(EXERCISE DETAILS): Please locate every line in the material below that contains the word "jacket" and copy each of those lines in full.
:: EXTRACTED MATERIAL
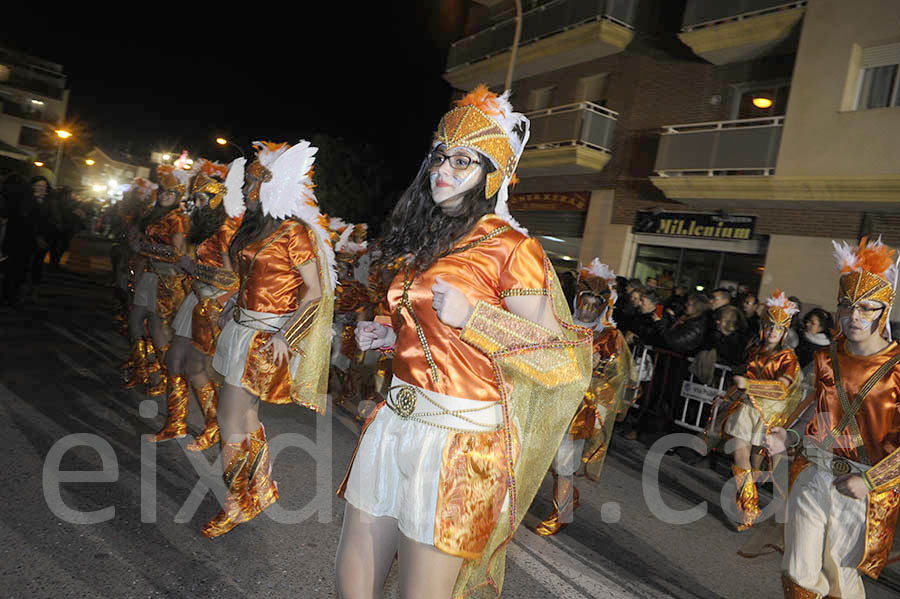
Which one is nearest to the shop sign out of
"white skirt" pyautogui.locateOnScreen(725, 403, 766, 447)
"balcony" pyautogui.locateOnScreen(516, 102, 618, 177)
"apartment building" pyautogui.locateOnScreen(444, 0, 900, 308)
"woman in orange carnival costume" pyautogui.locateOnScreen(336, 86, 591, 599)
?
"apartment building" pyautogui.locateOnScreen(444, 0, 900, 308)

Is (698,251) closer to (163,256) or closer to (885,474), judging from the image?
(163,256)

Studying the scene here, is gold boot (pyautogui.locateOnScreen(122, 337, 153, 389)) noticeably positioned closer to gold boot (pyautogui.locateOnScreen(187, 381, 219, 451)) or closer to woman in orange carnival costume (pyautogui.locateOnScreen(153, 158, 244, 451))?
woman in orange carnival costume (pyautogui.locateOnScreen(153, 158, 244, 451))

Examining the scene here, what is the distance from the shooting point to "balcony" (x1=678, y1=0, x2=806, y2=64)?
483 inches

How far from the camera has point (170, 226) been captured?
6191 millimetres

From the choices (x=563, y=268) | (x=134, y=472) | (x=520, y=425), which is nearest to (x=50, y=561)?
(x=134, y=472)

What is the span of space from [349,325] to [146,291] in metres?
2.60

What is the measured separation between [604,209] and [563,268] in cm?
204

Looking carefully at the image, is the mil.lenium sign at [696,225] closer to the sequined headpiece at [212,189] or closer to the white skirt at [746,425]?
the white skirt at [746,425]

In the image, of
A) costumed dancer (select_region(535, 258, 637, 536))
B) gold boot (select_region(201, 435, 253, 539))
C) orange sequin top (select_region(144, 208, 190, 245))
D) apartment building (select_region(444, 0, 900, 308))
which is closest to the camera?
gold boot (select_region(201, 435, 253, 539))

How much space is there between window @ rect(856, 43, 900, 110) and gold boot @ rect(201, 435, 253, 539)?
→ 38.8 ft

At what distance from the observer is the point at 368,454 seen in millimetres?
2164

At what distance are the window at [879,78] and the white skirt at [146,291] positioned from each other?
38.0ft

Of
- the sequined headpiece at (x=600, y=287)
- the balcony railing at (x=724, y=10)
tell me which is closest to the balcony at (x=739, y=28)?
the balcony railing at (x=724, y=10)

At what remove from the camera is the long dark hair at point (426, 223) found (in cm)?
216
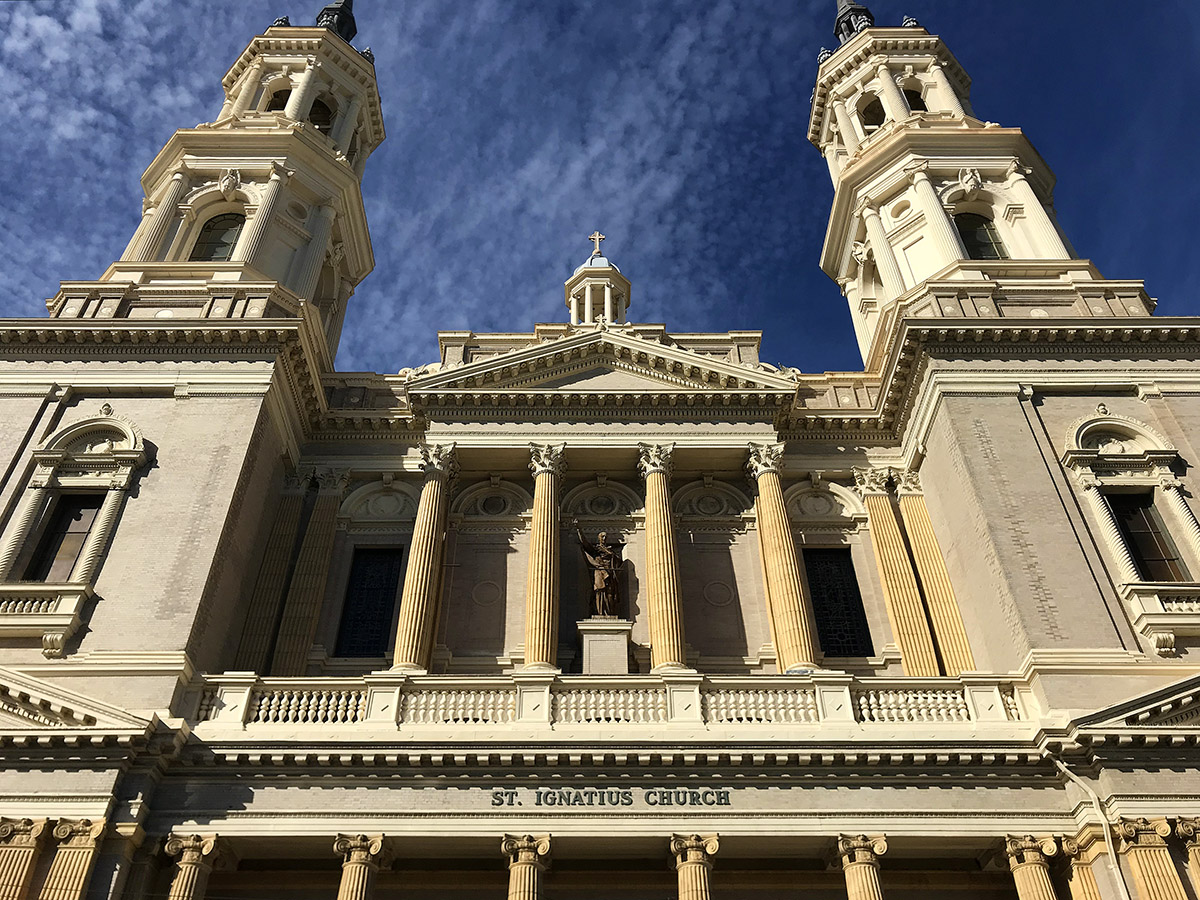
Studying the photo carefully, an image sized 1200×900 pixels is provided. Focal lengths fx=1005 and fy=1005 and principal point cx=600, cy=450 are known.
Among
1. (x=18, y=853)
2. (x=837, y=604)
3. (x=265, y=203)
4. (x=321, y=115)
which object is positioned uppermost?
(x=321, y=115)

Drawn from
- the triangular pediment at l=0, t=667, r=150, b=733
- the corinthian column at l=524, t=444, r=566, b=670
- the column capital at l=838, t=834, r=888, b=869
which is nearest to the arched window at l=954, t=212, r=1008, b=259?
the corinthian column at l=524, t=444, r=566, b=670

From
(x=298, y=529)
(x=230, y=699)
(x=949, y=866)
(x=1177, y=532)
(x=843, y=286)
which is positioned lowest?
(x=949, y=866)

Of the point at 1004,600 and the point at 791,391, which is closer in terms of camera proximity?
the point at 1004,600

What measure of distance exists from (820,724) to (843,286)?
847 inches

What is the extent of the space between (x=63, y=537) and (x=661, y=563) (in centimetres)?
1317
::::
:: EXTRACTED MATERIAL
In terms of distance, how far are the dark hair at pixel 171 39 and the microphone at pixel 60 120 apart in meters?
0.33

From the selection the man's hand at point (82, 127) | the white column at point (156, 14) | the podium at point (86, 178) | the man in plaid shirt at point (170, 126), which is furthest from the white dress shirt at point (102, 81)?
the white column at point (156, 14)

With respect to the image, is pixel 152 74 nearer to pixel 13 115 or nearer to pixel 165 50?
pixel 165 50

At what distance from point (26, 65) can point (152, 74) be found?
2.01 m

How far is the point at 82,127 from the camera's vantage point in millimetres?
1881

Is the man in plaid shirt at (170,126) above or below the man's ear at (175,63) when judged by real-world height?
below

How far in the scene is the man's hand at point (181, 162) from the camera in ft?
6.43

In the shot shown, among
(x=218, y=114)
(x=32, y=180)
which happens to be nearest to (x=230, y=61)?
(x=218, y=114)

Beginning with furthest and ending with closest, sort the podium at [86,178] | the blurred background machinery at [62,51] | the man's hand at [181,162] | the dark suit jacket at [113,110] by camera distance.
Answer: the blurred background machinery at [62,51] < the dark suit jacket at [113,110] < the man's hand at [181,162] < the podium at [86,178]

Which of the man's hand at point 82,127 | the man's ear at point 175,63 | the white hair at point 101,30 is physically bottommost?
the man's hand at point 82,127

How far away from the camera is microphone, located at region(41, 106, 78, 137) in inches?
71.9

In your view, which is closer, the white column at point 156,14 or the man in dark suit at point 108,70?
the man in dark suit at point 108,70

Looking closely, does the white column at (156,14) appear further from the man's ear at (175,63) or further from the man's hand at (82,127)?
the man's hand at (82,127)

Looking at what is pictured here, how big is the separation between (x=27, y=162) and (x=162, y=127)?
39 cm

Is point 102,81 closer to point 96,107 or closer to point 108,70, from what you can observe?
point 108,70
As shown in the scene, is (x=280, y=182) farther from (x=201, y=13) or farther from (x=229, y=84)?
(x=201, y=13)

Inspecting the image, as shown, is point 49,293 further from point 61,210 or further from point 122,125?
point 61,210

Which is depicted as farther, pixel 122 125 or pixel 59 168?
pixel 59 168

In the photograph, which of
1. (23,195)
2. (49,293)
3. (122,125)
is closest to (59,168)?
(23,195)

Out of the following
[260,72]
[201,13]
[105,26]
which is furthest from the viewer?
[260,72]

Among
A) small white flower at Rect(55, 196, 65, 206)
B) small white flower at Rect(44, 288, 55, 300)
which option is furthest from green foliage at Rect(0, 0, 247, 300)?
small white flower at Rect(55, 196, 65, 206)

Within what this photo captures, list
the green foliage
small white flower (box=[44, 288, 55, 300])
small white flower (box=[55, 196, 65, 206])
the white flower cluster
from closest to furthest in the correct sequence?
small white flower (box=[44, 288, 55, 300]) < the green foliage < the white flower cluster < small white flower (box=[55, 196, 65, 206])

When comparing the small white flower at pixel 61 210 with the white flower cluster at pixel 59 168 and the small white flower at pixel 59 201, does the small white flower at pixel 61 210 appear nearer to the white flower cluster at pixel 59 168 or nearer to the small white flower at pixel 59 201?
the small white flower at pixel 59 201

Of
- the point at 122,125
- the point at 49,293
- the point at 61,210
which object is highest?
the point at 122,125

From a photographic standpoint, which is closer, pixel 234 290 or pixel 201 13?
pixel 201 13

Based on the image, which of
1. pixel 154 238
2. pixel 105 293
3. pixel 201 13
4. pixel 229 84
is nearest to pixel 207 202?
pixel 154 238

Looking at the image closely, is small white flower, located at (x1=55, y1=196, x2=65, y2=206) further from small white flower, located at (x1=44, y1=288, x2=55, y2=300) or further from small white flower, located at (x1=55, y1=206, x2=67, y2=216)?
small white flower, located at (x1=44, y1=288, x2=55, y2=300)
::::
:: EXTRACTED MATERIAL
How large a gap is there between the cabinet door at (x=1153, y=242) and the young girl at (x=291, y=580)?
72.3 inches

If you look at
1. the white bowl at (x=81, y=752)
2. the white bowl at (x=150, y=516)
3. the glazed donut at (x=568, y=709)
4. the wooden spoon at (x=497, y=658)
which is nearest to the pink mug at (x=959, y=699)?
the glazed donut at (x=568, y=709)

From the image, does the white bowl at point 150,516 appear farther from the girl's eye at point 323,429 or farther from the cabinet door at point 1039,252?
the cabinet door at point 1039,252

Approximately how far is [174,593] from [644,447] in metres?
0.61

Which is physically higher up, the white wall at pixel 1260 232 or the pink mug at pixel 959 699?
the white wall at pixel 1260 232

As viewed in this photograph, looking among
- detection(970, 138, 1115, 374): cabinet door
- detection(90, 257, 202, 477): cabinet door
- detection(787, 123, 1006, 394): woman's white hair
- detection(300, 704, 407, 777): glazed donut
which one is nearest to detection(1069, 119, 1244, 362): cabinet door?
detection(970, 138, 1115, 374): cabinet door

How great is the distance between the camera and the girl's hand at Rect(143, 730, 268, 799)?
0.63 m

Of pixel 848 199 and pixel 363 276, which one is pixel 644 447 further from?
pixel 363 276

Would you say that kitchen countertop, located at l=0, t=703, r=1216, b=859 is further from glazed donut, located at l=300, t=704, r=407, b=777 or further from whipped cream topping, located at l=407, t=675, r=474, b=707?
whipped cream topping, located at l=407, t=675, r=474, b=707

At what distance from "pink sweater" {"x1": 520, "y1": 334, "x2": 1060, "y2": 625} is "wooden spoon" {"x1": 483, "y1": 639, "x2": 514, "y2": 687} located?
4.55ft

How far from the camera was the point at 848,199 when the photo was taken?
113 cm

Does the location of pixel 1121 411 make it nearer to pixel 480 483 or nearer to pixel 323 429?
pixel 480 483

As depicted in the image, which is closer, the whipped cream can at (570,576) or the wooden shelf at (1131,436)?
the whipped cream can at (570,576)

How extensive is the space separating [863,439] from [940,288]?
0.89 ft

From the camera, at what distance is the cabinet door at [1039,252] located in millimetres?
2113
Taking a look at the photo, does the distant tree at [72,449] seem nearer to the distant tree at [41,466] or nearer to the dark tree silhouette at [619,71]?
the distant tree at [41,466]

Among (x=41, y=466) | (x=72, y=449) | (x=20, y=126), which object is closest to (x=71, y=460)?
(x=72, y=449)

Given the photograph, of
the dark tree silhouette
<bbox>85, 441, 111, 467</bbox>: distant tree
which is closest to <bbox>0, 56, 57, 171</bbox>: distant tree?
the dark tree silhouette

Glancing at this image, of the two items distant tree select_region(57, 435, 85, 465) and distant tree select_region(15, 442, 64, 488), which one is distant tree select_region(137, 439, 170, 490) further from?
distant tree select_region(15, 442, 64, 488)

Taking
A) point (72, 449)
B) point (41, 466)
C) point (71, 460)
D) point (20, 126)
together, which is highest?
::::
(WRITTEN RESPONSE):
Beginning with furthest and ending with closest, sort the podium at [86,178] | the blurred background machinery at [62,51] | the man's hand at [181,162] | the dark suit jacket at [113,110] by camera distance.
Answer: the blurred background machinery at [62,51] < the dark suit jacket at [113,110] < the man's hand at [181,162] < the podium at [86,178]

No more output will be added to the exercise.